Home » Research Blog » Origins of financial market trends

Origins of financial market trends

A working paper explores sources of market price trends. It suggests that small trend changes in perceptions about “fundamentals” can set in motion a persistent adjustment in transacted prices. And even without any changes to “fundamentals” or “technicals” trends are plausible.

“On possible origins of trends in financial market price changes”, Ryo Murakamia, Tomomichi Nakamura, Shin Kimura, Masashi Manabe, and Toshihiro Tanizawa

The below are excerpts from the paper (which is somewhat technical and may require more editing). Cursive text and emphasis have been added.

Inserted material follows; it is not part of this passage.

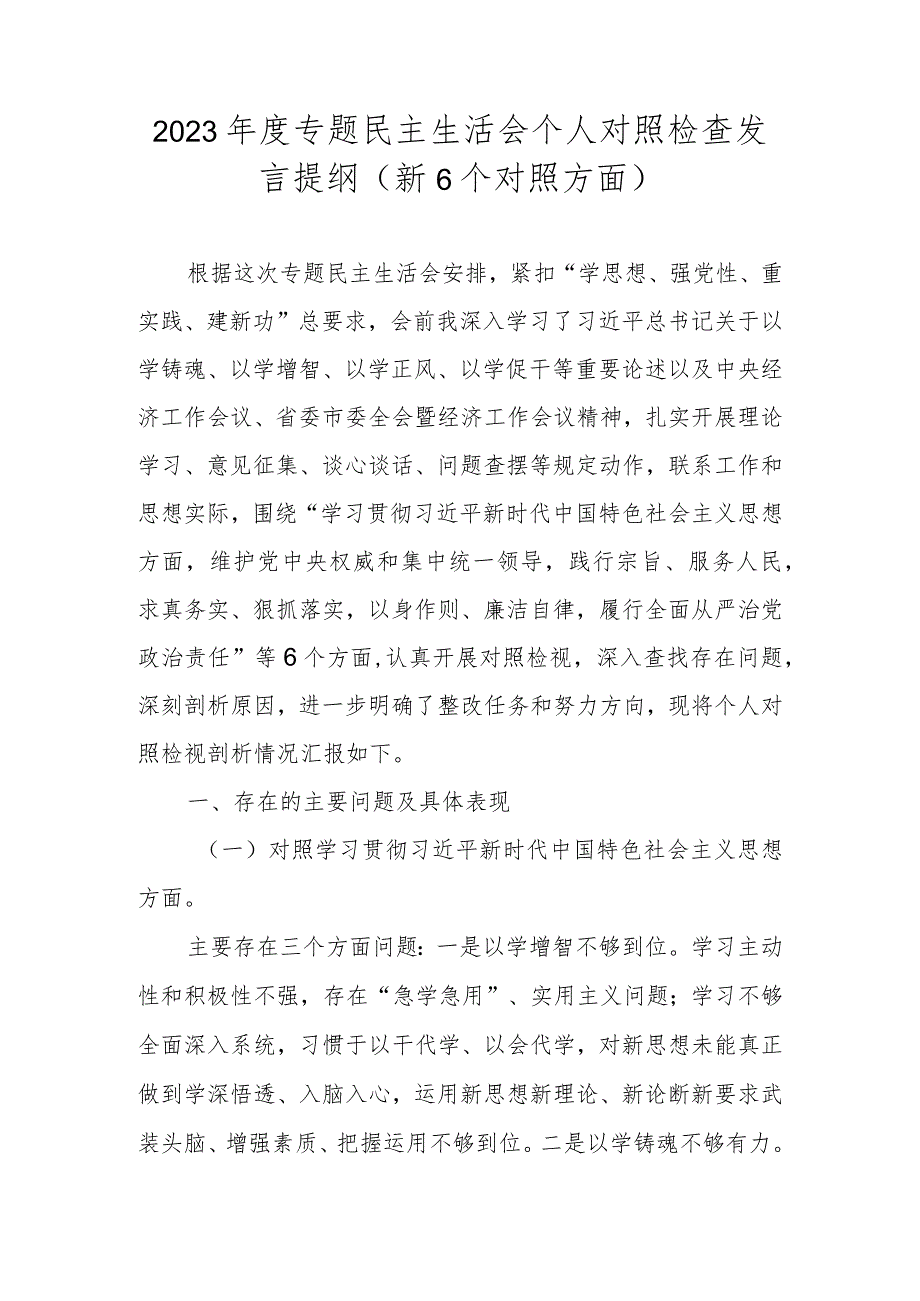 2023年度专题民主生活会个人对照检查发言提纲（新6个对照方面）

根据这次专题民主生活会安排，紧扣“学思想、强党性、重实践、建新功”总要求，会前我深入学习了习近平总书记关于以学铸魂、以学增智、以学正风、以学促干等重要论述以及中央经济工作会议、省委市委全会暨经济工作会议精神，扎实开展理论学习、意见征集、谈心谈话、问题查摆等规定动作，联系工作和思想实际，围绕“学习贯彻习近平新时代中国特色社会主义思想方面，维护党中央权威和集中统一领导，践行宗旨、服务人民，求真务实、狠抓落实，以身作则、廉洁自律，履行全面从严治党政治责任”等6个方面，认真开展对照检视，深入查找存在问题，深刻剖析原因，进一步明确了整改任务和努力方向，现将个人对照检视剖析情况汇报如下。

一、存在的主要问题及具体表现

（一）对照学习贯彻习近平新时代中国特色社会主义思想方面。

主要存在三个方面问题：一是以学增智不够到位。学习主动性和积极性不强，存在“急学急用”、实用主义问题；学习不够全面深入系统，习惯于以干代学、以会代学，对新思想未能真正做到学深悟透、入脑入心，运用新思想新理论、新论断新要求武装头脑、增强素质、把握运用不够到位。二是以学铸魂不够有力。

The basics of the analysis

“There are two major approaches [to investigate fluctuations in market price changes]. One is to investigate features or natures of the data from the viewpoint of statistics and dynamical systems… this approach is restrictive, because it does not always lead us to the understanding of…the interaction between dealers’ choices and market price properties… the other [approach] is to construct an artificial market using a model and investigate events in the market… we follow the latter approach.”

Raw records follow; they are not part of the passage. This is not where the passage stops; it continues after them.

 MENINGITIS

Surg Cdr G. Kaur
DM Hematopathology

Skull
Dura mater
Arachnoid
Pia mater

“We use a previously proposed deterministic dealer model with threshold elements… proposed in 1992 by Takayasu et al… As the model treats price of all deals, the price data generated by the model should be compared to tick data…A deal, composed of consecutive selling and buying, is a typical discontinuous and irreversible process. A deal is done, if a buying condition and a selling condition meet, while it is undone, if not. This is the origin of the discontinuity. The buyer and the seller of the last deal would never deal again under the identical condition at least for a while. This is the origin of the irreversibility.”

“A unique aspect of this model is that it takes into account an acquisitive nature of the buyer and sellers for the next deal. It is assumed that the buyers and sellers who could participate a deal expect that they can participate again in the next deal with a cheaper price for the buyer and a higher price for the sellers [else they would have bought or sold more in the first place].”

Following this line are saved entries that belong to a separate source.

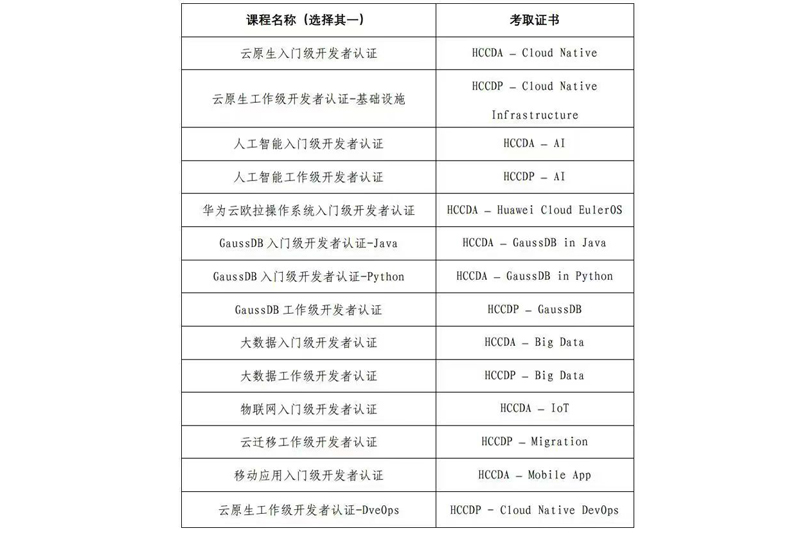 | 课程名称（选择其一） | 考取证书 |
|---|---|
| 云原生入门级开发者认证 | HCCDA – Cloud Native |
| 云原生工作级开发者认证-基础设施 | HCCDP – Cloud Native Infrastructure |
| 人工智能入门级开发者认证 | HCCDA – AI |
| 人工智能工作级开发者认证 | HCCDP – AI |
| 华为云欧拉操作系统入门级开发者认证 | HCCDA – Huawei Cloud EulerOS |
| GaussDB 入门级开发者认证-Java | HCCDA – GaussDB in Java |
| GaussDB 入门级开发者认证-Python | HCCDA – GaussDB in Python |
| GaussDB 工作级开发者认证 | HCCDP – GaussDB |
| 大数据入门级开发者认证 | HCCDA – Big Data |
| 大数据工作级开发者认证 | HCCDP – Big Data |
| 物联网入门级开发者认证 | HCCDA – IoT |
| 云迁移工作级开发者认证 | HCCDP – Migration |
| 移动应用入门级开发者认证 | HCCDA – Mobile App |
| 云原生工作级开发者认证-DveOps | HCCDP - Cloud Native DevOps |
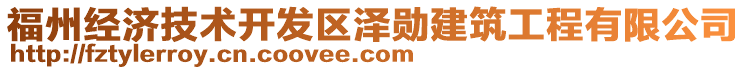 福州经济技术开发区泽勋建筑工程有限公司
http://fztylerroy.cn.coovee.com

The basics of market price changes

“Price changes in financial markets show irregular fluctuations. The irregular fluctuations can be divided into two main features, short-term variabilities and long-term variabilities. The long-term variabilities are usually called trends.”

“Examples of price changes in financial markets showing short-term variabilities and long-term variabilities (trends) [are represented in the below charts]: Tick data of Japanese Yen/US dollar exchange rate and tick data of crude oil price data at NYMEX futures…from twelve midnight on 3 February 2014 to twelve midnight on 4 February 2014.”

Proposition 1: Small changes in expectations can cause persistent trends

“The trend of monotonic increase and decrease can be generated by dealers’ minuscule change in mood, which corresponds to the possible fundamentals…[Without trend] when a deal is done, the buyer brings down the asking price for the next deal, expecting that it might be possible to buy at a cheaper price. Similarly, when a deal is done, the sellers bring up their selling prices for the next deal, expecting that it might be possible to sell at a higher price.”

“When a monotonic increase trend is expected in a market, which corresponds to self-fulfilling expectation, it seems to be plausible that a dealer, whether the dealer is either a buyer or a seller, considers that the [other] dealer is not likely to take the same attitude in the next deal…Even if the amount of a change in the psychological tendency of a dealer caused by fundamentals is very small, it can bring a major influence on the market forces.”

Proposition 2: There can be price trends without trends in fundamentals and technicals

“The emergence of trends is all but inevitable in the realistic situation because of the fact that dealers cannot always obtain accurate information about deals, even if there is no influence from fundamentals and technical analyses.”

“We consider possible (or unknown) underlying origins of the trends without the influence of fundamentals and technical analyses on financial markets.”

“All dealers in the actual financial markets cannot know the number of sellers in the deal in advance, when a deal is done… However, it is possible to know it in the past deals. [A practical example is that market participants observing a multitude of investment funds selling securities to a small number or broker dealers].”

“It does not seem to be easy to predict the next number of sellers using the past data… When the prediction does not seem to be easy, one of the common approaches is to use the mean value of the data: the average number of sellers who participated deals in the past… the simulated price data [based on such predictions]..have short-term variabilities and exhibit the appearance of medium and long-term rising and falling behaviours of trends.”